Input for this task:
┌──

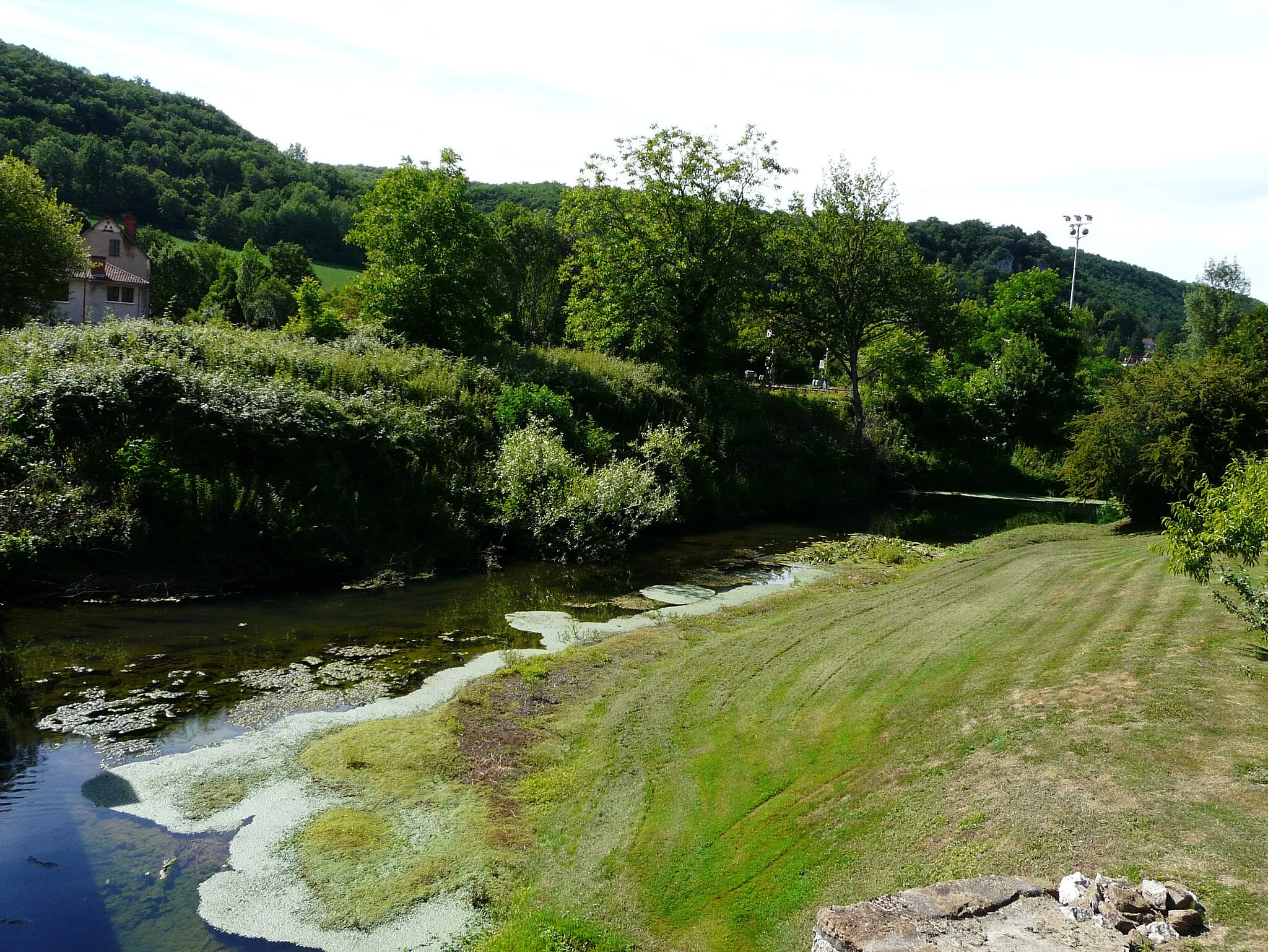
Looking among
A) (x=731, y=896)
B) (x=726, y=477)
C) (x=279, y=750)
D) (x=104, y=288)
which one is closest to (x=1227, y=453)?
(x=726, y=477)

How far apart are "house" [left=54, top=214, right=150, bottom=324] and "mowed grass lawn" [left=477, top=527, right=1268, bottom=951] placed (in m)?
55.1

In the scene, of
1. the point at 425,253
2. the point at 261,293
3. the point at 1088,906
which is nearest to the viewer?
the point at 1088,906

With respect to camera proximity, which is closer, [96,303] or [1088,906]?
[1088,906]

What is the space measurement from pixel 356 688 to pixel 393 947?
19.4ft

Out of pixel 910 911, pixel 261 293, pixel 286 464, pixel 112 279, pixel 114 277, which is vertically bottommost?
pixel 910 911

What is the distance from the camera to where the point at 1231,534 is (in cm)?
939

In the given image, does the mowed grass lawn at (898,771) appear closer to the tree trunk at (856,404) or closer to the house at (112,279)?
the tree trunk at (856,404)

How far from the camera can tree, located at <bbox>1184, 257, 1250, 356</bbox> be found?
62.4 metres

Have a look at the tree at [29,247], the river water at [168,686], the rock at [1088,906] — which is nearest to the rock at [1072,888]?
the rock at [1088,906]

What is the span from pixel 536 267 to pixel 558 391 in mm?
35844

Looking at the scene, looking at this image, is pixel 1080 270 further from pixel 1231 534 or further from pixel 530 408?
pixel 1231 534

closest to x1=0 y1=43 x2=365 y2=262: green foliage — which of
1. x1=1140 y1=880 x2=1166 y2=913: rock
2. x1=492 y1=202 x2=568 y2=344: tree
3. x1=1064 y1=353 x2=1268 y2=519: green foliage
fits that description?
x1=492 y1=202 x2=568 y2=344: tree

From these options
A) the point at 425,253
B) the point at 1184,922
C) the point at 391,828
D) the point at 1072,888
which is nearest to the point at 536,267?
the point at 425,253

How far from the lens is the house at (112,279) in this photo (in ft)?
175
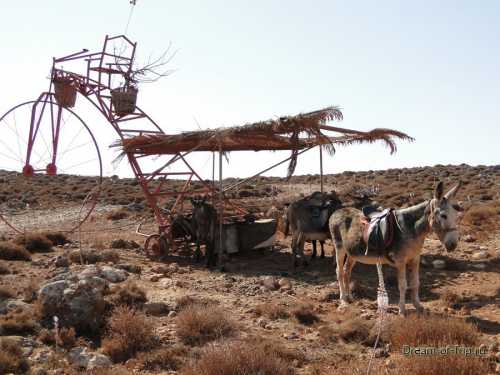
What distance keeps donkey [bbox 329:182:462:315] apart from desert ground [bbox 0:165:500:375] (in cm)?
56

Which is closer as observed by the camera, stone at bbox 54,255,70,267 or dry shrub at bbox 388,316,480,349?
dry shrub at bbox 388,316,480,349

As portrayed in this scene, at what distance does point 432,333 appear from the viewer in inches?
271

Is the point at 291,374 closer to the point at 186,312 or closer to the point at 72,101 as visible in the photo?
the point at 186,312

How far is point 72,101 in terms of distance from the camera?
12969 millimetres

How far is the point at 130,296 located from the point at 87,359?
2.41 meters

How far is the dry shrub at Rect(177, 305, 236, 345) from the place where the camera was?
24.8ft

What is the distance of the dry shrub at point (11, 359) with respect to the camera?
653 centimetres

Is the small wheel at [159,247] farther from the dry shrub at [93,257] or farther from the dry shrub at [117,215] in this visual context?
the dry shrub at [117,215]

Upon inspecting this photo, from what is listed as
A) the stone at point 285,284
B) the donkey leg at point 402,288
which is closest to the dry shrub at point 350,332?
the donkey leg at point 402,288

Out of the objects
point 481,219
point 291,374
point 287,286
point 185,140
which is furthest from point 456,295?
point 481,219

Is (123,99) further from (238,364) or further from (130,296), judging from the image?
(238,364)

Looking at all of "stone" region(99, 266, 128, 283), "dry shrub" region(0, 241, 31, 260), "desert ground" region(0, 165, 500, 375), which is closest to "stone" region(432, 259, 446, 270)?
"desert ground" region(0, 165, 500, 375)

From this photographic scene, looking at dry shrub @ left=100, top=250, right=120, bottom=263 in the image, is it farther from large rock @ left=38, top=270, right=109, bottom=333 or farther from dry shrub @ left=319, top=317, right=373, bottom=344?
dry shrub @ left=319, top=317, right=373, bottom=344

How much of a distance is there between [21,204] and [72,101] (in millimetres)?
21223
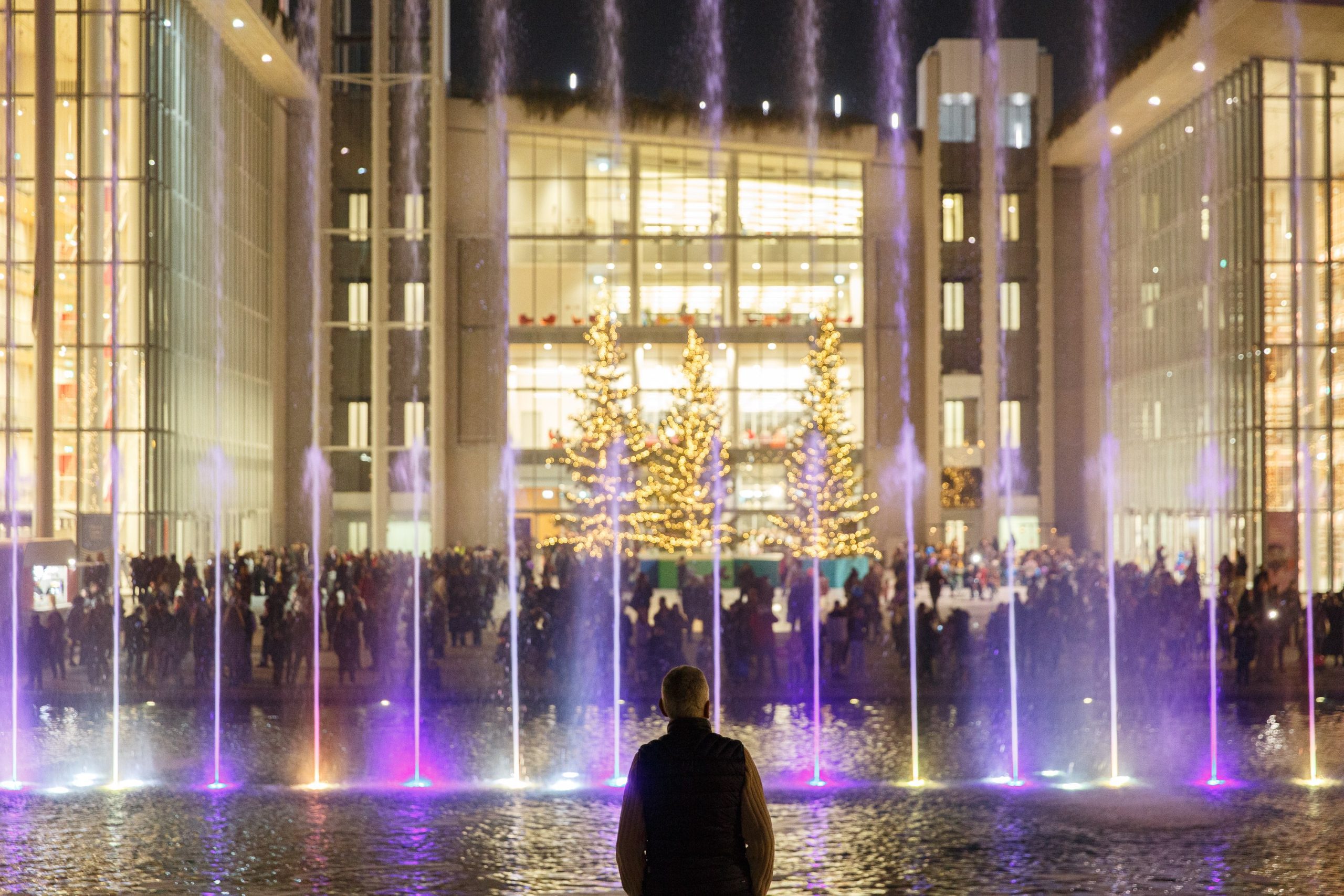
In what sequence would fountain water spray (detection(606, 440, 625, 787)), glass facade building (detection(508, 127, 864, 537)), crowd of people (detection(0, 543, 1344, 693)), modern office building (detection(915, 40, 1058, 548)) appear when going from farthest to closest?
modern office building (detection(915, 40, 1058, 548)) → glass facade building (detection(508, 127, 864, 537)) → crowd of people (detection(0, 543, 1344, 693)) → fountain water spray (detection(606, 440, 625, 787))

└──

Exercise requirements: Copy out the whole listing above word for word, leaving out the pictures.

Output:
Looking among
A) (x=731, y=896)
B) (x=726, y=477)
C) (x=279, y=750)
D) (x=104, y=288)
which one is closest to (x=1227, y=453)?
(x=726, y=477)

How far apart are "house" [left=54, top=214, right=150, bottom=324] and "mowed grass lawn" [left=477, top=527, right=1268, bottom=951] placed (in m)?
55.1

In the scene, of
1. the point at 425,253
2. the point at 261,293
3. the point at 1088,906
which is nearest to the viewer?
the point at 1088,906

With respect to camera proximity, which is closer, [96,303] or [1088,906]?
[1088,906]

What is the space measurement from pixel 356 688 to pixel 393 947?
19.4ft

Out of pixel 910 911, pixel 261 293, pixel 286 464, pixel 112 279, pixel 114 277, which is vertically bottommost?
pixel 910 911

What is the distance from the camera to where the point at 1231,534 is (in cm)?
939

In the given image, does the mowed grass lawn at (898,771) appear closer to the tree trunk at (856,404) or closer to the house at (112,279)?
the tree trunk at (856,404)

How far from the camera can tree, located at <bbox>1184, 257, 1250, 356</bbox> be found?
62.4 metres

Have a look at the tree at [29,247], the river water at [168,686], the rock at [1088,906] — which is nearest to the rock at [1072,888]?
the rock at [1088,906]

What is the span from pixel 536 267 to pixel 558 391 in mm?
35844

Looking at the scene, looking at this image, is pixel 1080 270 further from pixel 1231 534 or further from pixel 530 408?
pixel 1231 534

closest to x1=0 y1=43 x2=365 y2=262: green foliage — which of
1. x1=1140 y1=880 x2=1166 y2=913: rock
2. x1=492 y1=202 x2=568 y2=344: tree
3. x1=1064 y1=353 x2=1268 y2=519: green foliage
fits that description?
x1=492 y1=202 x2=568 y2=344: tree

From these options
A) the point at 425,253
B) the point at 1184,922
C) the point at 391,828
D) the point at 1072,888
which is nearest to the point at 536,267?
the point at 425,253

How far from the lens is the house at (112,279) in this photo (in ft)?
175
What distance keeps donkey [bbox 329:182:462:315] apart from desert ground [bbox 0:165:500:375] (in cm)?
56

Which is closer as observed by the camera, stone at bbox 54,255,70,267 or dry shrub at bbox 388,316,480,349?
dry shrub at bbox 388,316,480,349

As portrayed in this scene, at what distance does point 432,333 appear from the viewer in inches?
271

Is the point at 291,374 closer to the point at 186,312 or closer to the point at 72,101 as visible in the photo?
the point at 186,312

How far is point 72,101 in terms of distance from the camera?
12969 millimetres

How far is the point at 130,296 located from the point at 87,359?
2.41 meters

How far is the dry shrub at Rect(177, 305, 236, 345) from the place where the camera was?
24.8ft

What is the distance of the dry shrub at point (11, 359) with respect to the camera?
653 centimetres

Is the small wheel at [159,247] farther from the dry shrub at [93,257] or farther from the dry shrub at [117,215] in this visual context?
the dry shrub at [117,215]

Upon inspecting this photo, from what is listed as
A) the stone at point 285,284
B) the donkey leg at point 402,288
which is closest to the dry shrub at point 350,332?
the donkey leg at point 402,288

Out of the objects
point 481,219
point 291,374
point 287,286
point 185,140
which is furthest from point 456,295?
point 481,219

Is (123,99) further from (238,364) or further from (130,296), judging from the image?
(238,364)

Looking at all of "stone" region(99, 266, 128, 283), "dry shrub" region(0, 241, 31, 260), "desert ground" region(0, 165, 500, 375), which is closest to "stone" region(432, 259, 446, 270)?
"desert ground" region(0, 165, 500, 375)

From this photographic scene, looking at dry shrub @ left=100, top=250, right=120, bottom=263 in the image, is it farther from large rock @ left=38, top=270, right=109, bottom=333 or farther from dry shrub @ left=319, top=317, right=373, bottom=344?
dry shrub @ left=319, top=317, right=373, bottom=344

How much of a distance is there between [21,204] and [72,101] (in millimetres)?
21223
In what sequence would fountain water spray (detection(606, 440, 625, 787)), glass facade building (detection(508, 127, 864, 537)), crowd of people (detection(0, 543, 1344, 693)), modern office building (detection(915, 40, 1058, 548)) appear when going from farthest to closest?
modern office building (detection(915, 40, 1058, 548)) → glass facade building (detection(508, 127, 864, 537)) → crowd of people (detection(0, 543, 1344, 693)) → fountain water spray (detection(606, 440, 625, 787))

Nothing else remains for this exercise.